What are some common mistakes that people make when marketing their SaaS?

Mayank Jain
23 replies
With so many marketing channels and strategies out there, would love to know what are some of the common mistakes we can avoid.

Replies

Akshat Jain
Hey @mjain_mayank, some mistakes at top of my mind would be targetting a broader audience, not a lot of Focus on SEO, and not focussing on differentiation. Would love to know your thoughts on the same.
Geri Máté
@mjain_mayank @akshat_jain21 I agree, so many SaaS try to be everything to everyone. But you can't boil the ocean. You have to target sharp.
Shrikant Damani
Hey Mayank, One of the common mistakes that I've seen is lack of understanding of the target audience. Just taking a extra few hours to flesh out consumer personas, doing a thorough STP exercise. The old adage - "Stick to the basics" perfectly applies here. All the fancy marketing strategies need a solid foundation to build on. Unfortunately, that's the boring work and skipping that could lead to some 'at risk' buildings (or campaigns) in times of calamities. Hope this helps! :)
Kate Rusalovich
Hey @mjain_mayank, Not to test product positioning before launch of marketing campaign 😉. To test it it's ok to ask for feedback on your landing page and launch some google ads to test the tagline and description.
Aruna Chawla (she/her)
Focusing on features and all the amazing work done (horizontal) v. going deeper on solving one big problem really well (vertical).
Marko Balažic
Wrong audience. I've found a really cool post about it on LinkedIn, but I can remember the author's name. Here is a c/p of that I've saved: Who is EXACTLY your MVC (Minimal Viable Customer)? It’s the first dude that pulled out a credit card from his wallet To use your tool, buy your product, subscribe to your platform. And these are the questions. I am mostly interested in: > Why did he pull out his credit card? > When exactly did he say “God, it’s EXACTLY what I was looking for?” > Who is he? > Where did he hear about your product? > How does he describe the pain you are solving for him? > How will he describe your solutions to others? > Which plan did he buy? How much did he spend? > Could we charge him more? Why? Why not? > How many people like him are there?
Mayank Jain
@markobalazic bang on.

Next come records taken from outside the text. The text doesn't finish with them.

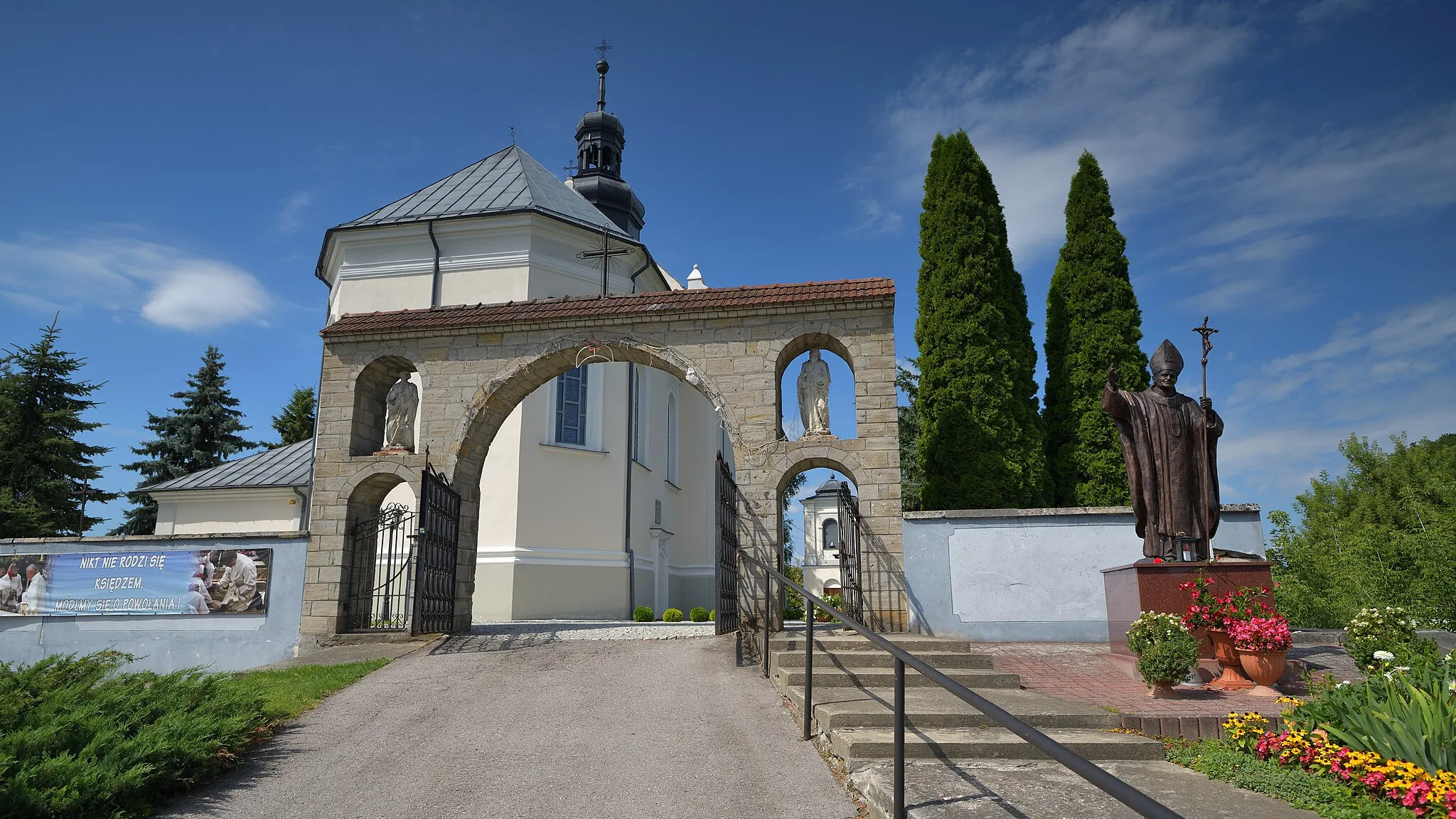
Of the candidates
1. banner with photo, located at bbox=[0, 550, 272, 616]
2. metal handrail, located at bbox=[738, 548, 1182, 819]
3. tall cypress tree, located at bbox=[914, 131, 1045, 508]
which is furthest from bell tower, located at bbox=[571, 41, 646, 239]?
metal handrail, located at bbox=[738, 548, 1182, 819]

Unless we know who the user is, we can't market. Thank you for sharing this list.
Upen V
I analyze and wrote about thousands of profitable Micro SaaS products to 15000 subscribers at Micro SaaS Ideas Here are a few mistakes people usually make: - Not giving enough time to marketing - Marketing is different from coding. In most cases, the output from marketing takes time and it needs some patience to experiment more and experiment often - Not spending time on creating quality demos. - Not betting on creating side projects that helps market the main product - Not betting early on SEO - Some products need sales than marketing. Picking marketing instead of sales will eventually take time to get customers in these cases. Specifically for bigger B2B products.
Mayank Jain
@upen946 this is very helpful. We have missed some of these from our marketing initiatives. Thank you for sharing. Quick question - when you say side projects, you are taking about free tools etc?
Upen V
@mjain_mayank Kind of yes. Could be a free ebook. Small free tool that's one page with no logins etc.
This is a common mistake people make when marketing their SaaS products. People think that their work is done once they've built the product, put it on a couple of websites, and made a few social media posts. But marketing is never done!! You have to keep at it, and the only way to do that is to ensure that you are continually responding to customer feedback and improving your product based on their suggestions.
Umar Saleem
If you are using email to market your product, it's essential to use the Onboarding sequence to encourage your prospects to convert. The Onboarding sequence is a series of emails sent to your customer to introduce them to your product and get them to convert. These emails are sent to a prospect frequently so they can be introduced to the product in easy-to-digest chunks. These emails should be concise, so the receiver gets the point and converts into a customer.
Geri Máté
Prioritizing functions ahead of the tangible benefits users get by using the product. Functions are nice but you don't use a hammer because you're a hammer enthusiast, you use it to hang a picture on the wall. Another thing is trying to reach people on irrelevant channels. Audience always exists, when there's no reaction maybe you made a message that won't resonate with them or they don't exist on the marketing channel you use.
Mayank Jain
@geri_mate yeah, and probably that's why it's so important to test out the channels with small budgets as soon as possible. Again, love the book, Traction that talks about this.